» Short task:
Using the entries below, output exactly the line containing "340, 396, 350)?" and all lines that follow it to the end.

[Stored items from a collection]

__________________________________________________

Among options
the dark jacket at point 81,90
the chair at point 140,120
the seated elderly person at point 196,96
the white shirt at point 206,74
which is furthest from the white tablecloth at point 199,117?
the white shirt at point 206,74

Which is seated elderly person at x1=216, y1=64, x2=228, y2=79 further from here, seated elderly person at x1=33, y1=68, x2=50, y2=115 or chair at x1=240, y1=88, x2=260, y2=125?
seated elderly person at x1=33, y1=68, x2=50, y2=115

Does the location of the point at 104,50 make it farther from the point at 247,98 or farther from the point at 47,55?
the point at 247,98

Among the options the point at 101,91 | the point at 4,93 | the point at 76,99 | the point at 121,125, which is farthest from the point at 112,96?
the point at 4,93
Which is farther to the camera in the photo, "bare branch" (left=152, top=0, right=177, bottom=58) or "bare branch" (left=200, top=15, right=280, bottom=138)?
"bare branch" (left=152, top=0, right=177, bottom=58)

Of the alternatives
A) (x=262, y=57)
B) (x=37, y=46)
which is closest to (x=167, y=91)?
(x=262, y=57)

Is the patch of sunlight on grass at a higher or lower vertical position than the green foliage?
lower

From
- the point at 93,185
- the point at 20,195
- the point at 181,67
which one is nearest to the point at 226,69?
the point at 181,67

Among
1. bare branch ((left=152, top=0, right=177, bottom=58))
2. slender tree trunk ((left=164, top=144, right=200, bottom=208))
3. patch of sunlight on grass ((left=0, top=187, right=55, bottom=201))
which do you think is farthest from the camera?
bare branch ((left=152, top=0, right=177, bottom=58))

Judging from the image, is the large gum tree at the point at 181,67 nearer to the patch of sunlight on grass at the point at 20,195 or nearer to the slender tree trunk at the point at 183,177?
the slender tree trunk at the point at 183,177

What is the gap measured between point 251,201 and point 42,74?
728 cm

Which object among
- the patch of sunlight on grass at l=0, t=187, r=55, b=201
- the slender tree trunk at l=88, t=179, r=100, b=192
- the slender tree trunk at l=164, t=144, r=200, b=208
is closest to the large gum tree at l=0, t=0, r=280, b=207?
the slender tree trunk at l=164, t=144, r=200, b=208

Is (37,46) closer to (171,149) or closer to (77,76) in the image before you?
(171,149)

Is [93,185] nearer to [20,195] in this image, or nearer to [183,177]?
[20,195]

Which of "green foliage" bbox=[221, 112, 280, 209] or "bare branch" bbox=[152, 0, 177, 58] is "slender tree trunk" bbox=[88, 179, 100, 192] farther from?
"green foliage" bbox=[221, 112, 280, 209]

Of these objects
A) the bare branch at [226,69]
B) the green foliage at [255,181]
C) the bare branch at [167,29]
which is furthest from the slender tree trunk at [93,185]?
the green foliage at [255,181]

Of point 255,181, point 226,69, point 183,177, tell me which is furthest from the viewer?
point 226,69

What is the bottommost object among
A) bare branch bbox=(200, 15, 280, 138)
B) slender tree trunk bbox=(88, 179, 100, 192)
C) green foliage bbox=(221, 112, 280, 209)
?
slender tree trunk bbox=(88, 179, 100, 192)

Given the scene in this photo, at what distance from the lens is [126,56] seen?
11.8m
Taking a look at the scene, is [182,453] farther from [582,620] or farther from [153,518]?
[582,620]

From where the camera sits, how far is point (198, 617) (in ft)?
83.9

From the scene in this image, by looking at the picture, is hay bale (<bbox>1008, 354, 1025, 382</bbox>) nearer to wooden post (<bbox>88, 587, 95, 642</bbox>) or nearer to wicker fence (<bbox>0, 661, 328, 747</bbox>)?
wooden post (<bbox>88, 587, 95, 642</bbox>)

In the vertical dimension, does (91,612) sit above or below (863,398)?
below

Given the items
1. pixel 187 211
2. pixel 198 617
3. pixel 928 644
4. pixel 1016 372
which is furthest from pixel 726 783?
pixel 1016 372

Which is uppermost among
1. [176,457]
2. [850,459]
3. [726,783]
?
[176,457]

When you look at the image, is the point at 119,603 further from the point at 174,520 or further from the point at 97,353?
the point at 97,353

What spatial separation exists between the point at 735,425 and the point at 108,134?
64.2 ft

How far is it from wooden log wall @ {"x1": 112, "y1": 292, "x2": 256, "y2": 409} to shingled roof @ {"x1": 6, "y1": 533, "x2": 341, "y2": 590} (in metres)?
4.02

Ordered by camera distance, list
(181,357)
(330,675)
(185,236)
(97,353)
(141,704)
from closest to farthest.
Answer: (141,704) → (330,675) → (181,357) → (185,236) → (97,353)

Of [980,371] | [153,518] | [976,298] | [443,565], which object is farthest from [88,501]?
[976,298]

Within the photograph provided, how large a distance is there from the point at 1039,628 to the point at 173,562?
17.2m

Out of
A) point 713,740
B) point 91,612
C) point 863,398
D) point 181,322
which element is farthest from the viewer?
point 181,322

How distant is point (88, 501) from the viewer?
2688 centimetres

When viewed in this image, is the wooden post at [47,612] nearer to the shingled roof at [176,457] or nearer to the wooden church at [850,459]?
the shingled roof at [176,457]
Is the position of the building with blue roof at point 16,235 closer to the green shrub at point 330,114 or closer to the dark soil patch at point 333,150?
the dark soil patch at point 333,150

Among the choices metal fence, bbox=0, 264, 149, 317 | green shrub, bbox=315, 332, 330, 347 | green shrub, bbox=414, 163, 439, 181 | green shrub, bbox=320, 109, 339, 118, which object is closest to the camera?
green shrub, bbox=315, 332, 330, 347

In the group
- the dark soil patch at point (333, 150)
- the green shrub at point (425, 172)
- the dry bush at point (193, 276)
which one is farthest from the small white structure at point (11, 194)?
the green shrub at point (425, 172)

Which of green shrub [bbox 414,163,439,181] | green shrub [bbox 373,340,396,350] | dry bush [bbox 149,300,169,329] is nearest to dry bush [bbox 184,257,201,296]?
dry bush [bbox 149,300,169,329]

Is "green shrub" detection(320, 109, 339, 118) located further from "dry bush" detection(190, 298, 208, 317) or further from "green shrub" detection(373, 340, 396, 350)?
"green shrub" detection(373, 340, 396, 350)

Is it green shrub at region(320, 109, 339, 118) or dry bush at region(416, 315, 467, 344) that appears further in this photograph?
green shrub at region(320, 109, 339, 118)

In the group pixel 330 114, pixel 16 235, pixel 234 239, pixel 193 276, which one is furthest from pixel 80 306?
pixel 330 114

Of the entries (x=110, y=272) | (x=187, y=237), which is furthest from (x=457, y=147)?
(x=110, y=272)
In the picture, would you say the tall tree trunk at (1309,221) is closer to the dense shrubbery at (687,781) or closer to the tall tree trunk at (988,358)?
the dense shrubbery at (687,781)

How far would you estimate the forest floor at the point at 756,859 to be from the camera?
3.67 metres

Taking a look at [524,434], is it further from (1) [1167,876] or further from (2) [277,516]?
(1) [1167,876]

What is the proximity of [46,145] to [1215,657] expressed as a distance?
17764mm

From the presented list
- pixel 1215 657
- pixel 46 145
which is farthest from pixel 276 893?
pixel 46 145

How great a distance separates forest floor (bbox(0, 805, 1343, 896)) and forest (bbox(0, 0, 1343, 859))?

__________________________________________________

» The answer:
Is "green shrub" detection(320, 109, 339, 118) located further from "dry bush" detection(190, 298, 208, 317) or further from "green shrub" detection(373, 340, 396, 350)?
"green shrub" detection(373, 340, 396, 350)

Is it green shrub at region(320, 109, 339, 118) or dry bush at region(416, 315, 467, 344) that appears further in this photograph?
green shrub at region(320, 109, 339, 118)

In the group pixel 330 114, pixel 16 235, pixel 234 239, pixel 193 276, which one is furthest from pixel 80 306?
pixel 330 114

Of the entries (x=110, y=272) | (x=187, y=237), which is furthest from (x=457, y=147)?
(x=110, y=272)
In the picture, would you say the tall tree trunk at (1309,221) is closer to the dense shrubbery at (687,781) or closer to the tall tree trunk at (988,358)?
the dense shrubbery at (687,781)

How far would you estimate the forest floor at the point at 756,859 to be from the camera?
3.67 metres

Taking a look at [524,434], is it further from (1) [1167,876] or further from (2) [277,516]?
(1) [1167,876]

What is the proximity of [46,145] to [1215,657] expressed as a distance?
17764mm

From the presented list
- pixel 1215 657
- pixel 46 145
which is farthest from pixel 276 893?
pixel 46 145

How great a distance separates forest floor (bbox(0, 805, 1343, 896)) and forest (bbox(0, 0, 1343, 859))?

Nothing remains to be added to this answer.